Ultra Estrada Real: Trecho a Trecho (Trecho 2)

Já chegaremos aquecidos depois de pouco mais de uma meia maratona com uma vista incrível sempre nos acompanhando. Será hora de partir para o segundo trecho.

Trecho 2: 18km de Catas Altas a Santa Rita Durão

De uma bela singularidade, o percurso entre Catas Altas e Santa Rita Durão pode ser dividido em dois momentos. O primeiro é realizado em uma estrada de terra conhecida como “Trilha Parque”, possuindo boas condições e grande parte de seu percurso é plano, facilitando a passagem de diferentes meios de transporte ou mesmo a pé. Já na segunda parte, o viajante se depara com o povoado de Morro d’ Água Quente e até Santa Rita Durão o trajeto passa a ser por uma estrada construída em cima de uma montanha de minério de subidas e descidas, porém não impede o acesso dos praticantes, mesmo sendo a cavalo ou de bicicleta. 
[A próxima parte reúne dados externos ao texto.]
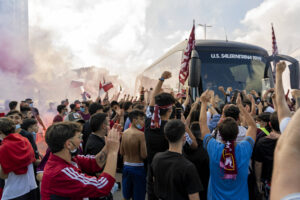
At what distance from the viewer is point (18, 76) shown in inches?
564

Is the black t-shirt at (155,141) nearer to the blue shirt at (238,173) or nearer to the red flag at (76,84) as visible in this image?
the blue shirt at (238,173)

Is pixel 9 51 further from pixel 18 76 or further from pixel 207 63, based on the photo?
pixel 207 63

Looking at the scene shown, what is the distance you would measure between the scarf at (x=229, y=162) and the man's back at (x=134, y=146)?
1286mm

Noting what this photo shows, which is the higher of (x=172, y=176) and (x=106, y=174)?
(x=106, y=174)

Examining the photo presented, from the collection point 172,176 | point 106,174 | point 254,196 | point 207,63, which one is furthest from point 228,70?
point 106,174

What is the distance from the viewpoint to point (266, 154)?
2.99 m

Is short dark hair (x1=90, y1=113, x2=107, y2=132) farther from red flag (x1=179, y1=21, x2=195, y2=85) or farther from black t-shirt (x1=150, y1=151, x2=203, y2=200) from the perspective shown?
red flag (x1=179, y1=21, x2=195, y2=85)

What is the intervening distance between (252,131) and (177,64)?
6.99 metres

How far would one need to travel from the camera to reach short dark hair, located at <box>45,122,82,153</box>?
73.3 inches

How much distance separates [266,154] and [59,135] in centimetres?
252

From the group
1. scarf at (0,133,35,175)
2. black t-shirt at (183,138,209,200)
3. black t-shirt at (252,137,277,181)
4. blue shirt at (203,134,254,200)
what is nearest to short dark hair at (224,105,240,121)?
black t-shirt at (252,137,277,181)

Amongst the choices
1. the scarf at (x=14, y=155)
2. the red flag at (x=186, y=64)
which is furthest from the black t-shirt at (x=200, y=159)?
the red flag at (x=186, y=64)

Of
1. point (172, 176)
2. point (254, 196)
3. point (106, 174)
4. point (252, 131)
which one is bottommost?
point (254, 196)

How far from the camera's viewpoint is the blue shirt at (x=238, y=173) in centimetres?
247
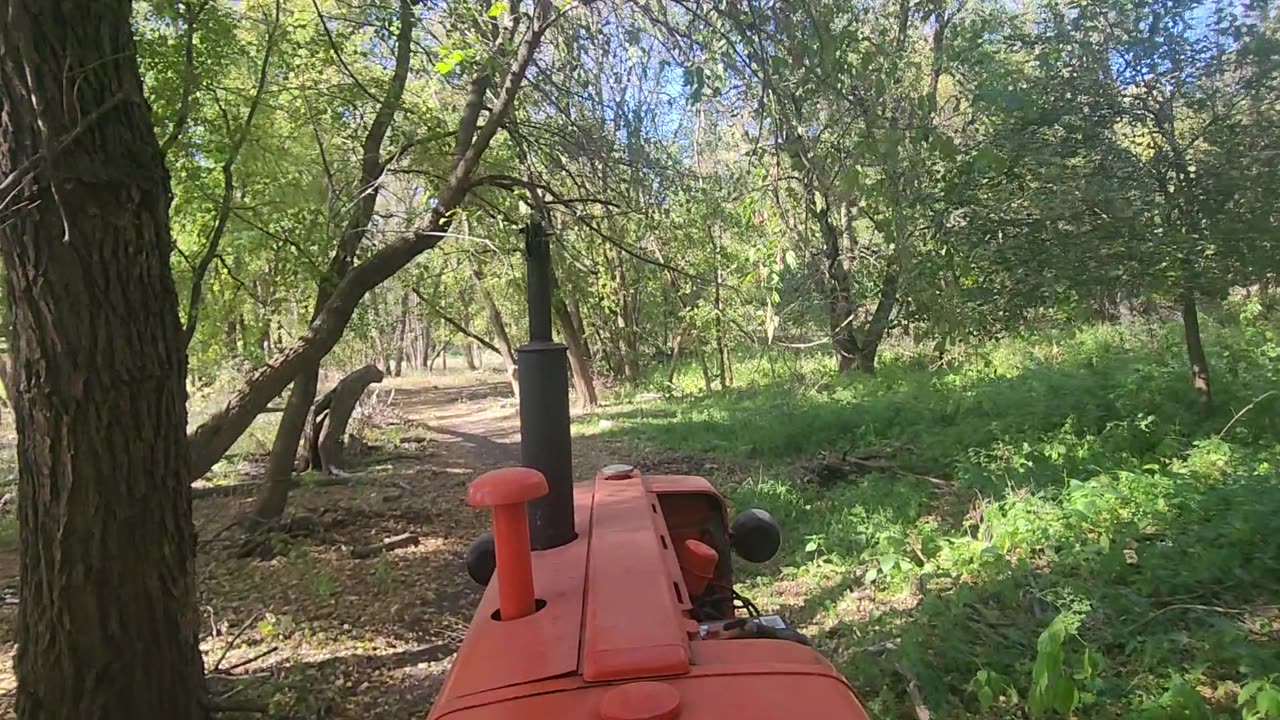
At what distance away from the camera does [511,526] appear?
1.71 meters

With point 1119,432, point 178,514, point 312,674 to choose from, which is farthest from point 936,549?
point 178,514

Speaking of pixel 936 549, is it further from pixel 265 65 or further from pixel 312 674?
pixel 265 65

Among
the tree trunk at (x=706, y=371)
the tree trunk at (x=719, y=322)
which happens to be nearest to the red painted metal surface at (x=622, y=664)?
the tree trunk at (x=719, y=322)

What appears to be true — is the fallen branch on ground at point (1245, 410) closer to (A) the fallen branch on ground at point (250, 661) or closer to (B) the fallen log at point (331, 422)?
(A) the fallen branch on ground at point (250, 661)

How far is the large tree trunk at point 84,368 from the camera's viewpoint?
3.08m

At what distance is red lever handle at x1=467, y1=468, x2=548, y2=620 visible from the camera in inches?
66.1

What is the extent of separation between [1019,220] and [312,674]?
693 cm

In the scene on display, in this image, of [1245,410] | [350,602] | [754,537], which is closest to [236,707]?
[754,537]

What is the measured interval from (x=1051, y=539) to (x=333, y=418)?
355 inches

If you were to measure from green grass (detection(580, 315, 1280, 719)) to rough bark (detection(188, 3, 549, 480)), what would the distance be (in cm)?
286

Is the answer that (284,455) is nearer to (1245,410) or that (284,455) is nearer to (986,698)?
(986,698)

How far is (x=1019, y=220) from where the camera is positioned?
8.05m

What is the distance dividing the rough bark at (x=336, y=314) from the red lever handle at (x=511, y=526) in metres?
5.06

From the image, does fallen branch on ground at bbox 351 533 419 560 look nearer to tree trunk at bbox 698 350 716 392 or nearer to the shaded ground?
the shaded ground
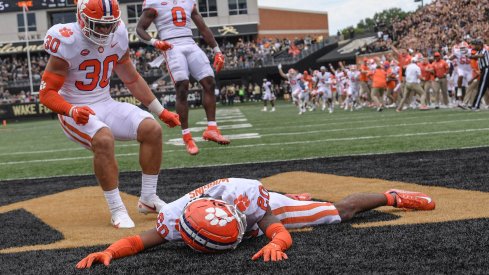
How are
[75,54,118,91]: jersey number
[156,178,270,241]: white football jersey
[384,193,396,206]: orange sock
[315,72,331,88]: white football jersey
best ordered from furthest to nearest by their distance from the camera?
[315,72,331,88]: white football jersey, [75,54,118,91]: jersey number, [384,193,396,206]: orange sock, [156,178,270,241]: white football jersey

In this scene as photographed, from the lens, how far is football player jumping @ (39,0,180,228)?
15.5 feet

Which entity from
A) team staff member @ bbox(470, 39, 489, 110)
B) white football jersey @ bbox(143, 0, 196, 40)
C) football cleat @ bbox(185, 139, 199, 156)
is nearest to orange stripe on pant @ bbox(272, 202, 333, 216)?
football cleat @ bbox(185, 139, 199, 156)

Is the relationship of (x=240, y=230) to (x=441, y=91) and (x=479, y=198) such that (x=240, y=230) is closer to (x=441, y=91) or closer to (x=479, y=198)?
(x=479, y=198)

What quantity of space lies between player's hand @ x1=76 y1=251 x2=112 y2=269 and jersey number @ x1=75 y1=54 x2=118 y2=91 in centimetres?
195

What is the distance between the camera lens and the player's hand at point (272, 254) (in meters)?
3.30

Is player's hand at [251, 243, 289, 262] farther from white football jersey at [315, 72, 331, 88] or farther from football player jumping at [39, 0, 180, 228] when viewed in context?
white football jersey at [315, 72, 331, 88]

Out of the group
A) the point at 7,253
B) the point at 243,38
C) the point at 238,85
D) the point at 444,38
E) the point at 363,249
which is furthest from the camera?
the point at 243,38

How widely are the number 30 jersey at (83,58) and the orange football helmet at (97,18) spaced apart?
12 cm

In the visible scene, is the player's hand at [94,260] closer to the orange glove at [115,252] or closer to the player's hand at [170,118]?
the orange glove at [115,252]

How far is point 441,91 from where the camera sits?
21.5m

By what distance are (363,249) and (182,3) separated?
4.91 m

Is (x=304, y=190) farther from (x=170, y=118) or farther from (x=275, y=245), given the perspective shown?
(x=275, y=245)

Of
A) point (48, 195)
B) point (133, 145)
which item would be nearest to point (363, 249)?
point (48, 195)

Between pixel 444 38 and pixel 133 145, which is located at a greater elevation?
pixel 444 38
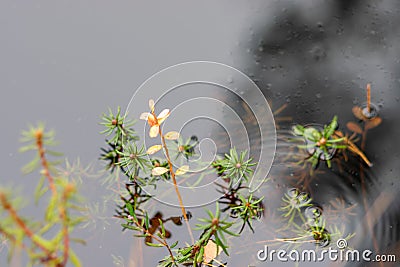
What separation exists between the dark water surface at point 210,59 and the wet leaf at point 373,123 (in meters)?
0.02

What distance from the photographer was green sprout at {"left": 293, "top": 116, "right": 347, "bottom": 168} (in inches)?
75.1

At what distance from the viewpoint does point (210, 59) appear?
2225mm

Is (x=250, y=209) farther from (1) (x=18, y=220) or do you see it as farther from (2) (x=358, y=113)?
(1) (x=18, y=220)

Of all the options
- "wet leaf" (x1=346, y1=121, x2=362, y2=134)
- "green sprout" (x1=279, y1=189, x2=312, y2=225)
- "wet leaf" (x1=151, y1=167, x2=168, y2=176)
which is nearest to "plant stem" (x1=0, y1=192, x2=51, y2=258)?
"wet leaf" (x1=151, y1=167, x2=168, y2=176)

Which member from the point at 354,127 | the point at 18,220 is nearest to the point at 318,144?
the point at 354,127

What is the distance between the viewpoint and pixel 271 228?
186cm

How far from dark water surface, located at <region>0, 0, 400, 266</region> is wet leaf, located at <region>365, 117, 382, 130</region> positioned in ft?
0.08

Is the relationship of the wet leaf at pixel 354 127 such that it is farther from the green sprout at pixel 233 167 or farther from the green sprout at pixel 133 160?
the green sprout at pixel 133 160

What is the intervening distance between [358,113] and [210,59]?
71cm

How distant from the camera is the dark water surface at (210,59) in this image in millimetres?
1929

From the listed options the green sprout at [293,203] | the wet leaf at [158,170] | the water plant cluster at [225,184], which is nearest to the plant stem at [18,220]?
the water plant cluster at [225,184]

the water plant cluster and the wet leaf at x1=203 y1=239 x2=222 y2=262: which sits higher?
the water plant cluster

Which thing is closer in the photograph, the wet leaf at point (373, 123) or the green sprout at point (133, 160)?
the green sprout at point (133, 160)

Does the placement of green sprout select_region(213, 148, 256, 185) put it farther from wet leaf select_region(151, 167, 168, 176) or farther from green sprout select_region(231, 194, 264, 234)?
wet leaf select_region(151, 167, 168, 176)
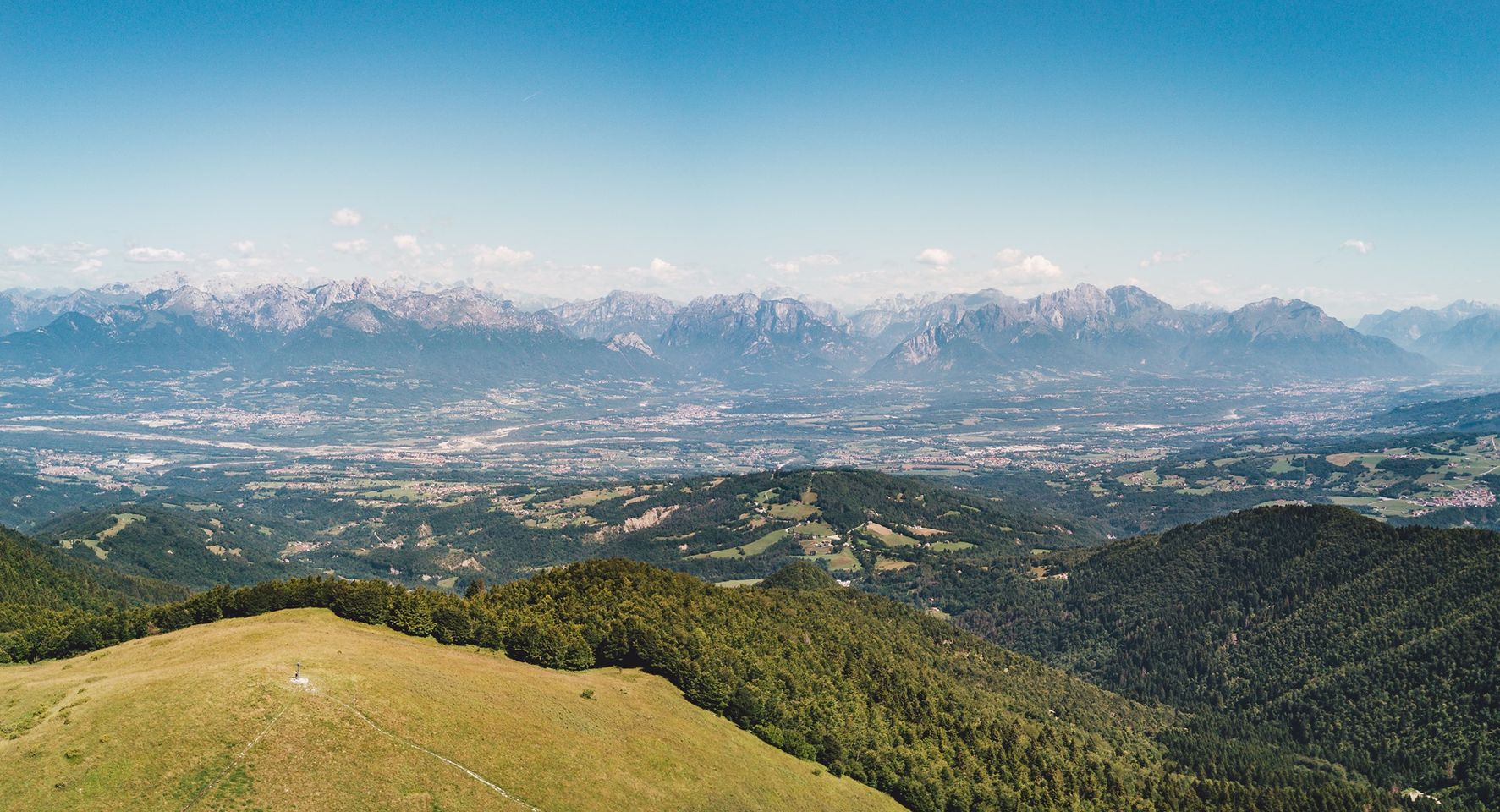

O arraial de Morro d’ Água Quente não apresenta infra-estrutura turística, porém a curiosidade de seu nome, surgido devido às fontes termais que existiam da região, destruídas pelas escavações do ouro, já valem a visita.

Ainda no caminho entre Morro d’Água Quente e Santa Rita Durão, o viajante passa pelo aterro sanitário da região, que já ganhou alguns prêmios por ser exemplo e servir de modelo a outros devido a suas condições ecologicamente responsáveis. Neste ponto também é possível avistar o Pico do Baiano, localizado na Serra de Catas Altas, e que abriga locais para a prática de escalada e outros esportes radicais.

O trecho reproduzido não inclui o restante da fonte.